Kan dit laatste ook als er open broed aanwezig is? Welke van deze eenvoudige middeltjes is nu het beste, of weet U een nog eenvoudiger en zeker middel?
Bij a en b lijkt mij wel goed de handen eerst terdege te wasschen, wat eigenlijk altijd moet, maar dan zeker noodig is.
Tenslotte zou ik graag het adres willen weten van den Rijksbijenteeltconsulent. J. v. d. S. te H.
Antwoord:
1. Aan adressen als bedoeld zou ik U niet mogen helpen. Bovendien zijn mij dergelijke adressen onbekend. Het beste is, in het Maandschrift voor Bijenteelt een advertentie te plaatsen.

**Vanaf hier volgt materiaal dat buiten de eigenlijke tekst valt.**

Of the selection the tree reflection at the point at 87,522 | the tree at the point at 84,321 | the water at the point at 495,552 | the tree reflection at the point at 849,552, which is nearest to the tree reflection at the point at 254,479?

2. Geen der drie door U voorgestelde manieren om een jonge, bevruchte koningin in te voeren in een moerloos gemaakt volk, is aan te bevelen. Als het doel op één der door U genoemde werkwijzen misschien eens zou bereikt worden, dan zou dit een bloot toeval zijn. Heeft U deze methode's ergens beschreven gevonden?
Een veilige werkwijze, die echter nog wel eens een enkele keer wil mislukken, is de volgende:
le. Koningin verwijderen en eventueel moerdoppen (als die er zijn).
2e. Het volk moerloos laten staan en na een week de dan gemaakte (red-) moerdoppen verwijderen.
3e. De vervang-moer in een koninginnehuisje n u pas boven op de raampjes van de kast leggen, omdat een moerloos volk niet licht een nieuwe koningin aanneemt, als er nog open broed aanwezig is.
4e. Over 2 à 3 dagen het moerhuisje openen, als blijkt, dat de bijen de nieuwe moeder goed gezind zijn.
Zindelijkheid bij behandeling der bijen is zeer zeker altijd noodig. Dit wordt werkelijk maar al te vaak vergeten.
Het adres van den bijenteelt-consulent is: Dr. A. Minderhoud, Rijksbijenteeltconsulent te Wageningen.